Stochastic rounding provides a pretty impressive approximation of higher precision when casting high-precision values to lower precision. However, it comes at the cost that the number of random bits used per cast should match the input precision. The number of random bits can be reduced, but care must be taken to ensure that doing so does not introduce a bias. Fortunately, mitigations are available, as implemented in this library. We don’t know the details of the various hardware implementations of SR, but we also know of no description of these biases in the current literature.

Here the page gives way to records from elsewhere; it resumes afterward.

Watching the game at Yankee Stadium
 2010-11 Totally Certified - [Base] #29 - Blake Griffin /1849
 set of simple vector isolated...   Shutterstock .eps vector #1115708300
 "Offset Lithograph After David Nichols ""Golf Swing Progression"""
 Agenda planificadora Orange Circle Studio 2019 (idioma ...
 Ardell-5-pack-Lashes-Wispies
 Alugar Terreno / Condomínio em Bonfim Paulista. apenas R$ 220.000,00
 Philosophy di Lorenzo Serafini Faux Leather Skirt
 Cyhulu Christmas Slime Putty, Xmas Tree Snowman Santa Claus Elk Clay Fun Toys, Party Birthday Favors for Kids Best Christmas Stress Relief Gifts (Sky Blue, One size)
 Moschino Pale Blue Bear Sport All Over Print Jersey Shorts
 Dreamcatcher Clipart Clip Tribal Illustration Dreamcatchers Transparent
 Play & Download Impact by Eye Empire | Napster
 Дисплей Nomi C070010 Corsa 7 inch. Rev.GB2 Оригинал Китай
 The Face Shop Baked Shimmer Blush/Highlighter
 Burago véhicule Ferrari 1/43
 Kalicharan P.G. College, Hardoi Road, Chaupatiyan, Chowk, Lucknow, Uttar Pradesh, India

Conversely, it might be that in some use-cases, a bias is advantageous. For example, adding gradient updates in a stochastic optimizer - it may be that it’s always a good idea to make some change, as it can be undone in the reverse direction on the following iteration. But that is speculation - let’s see how people use these ideas in practice.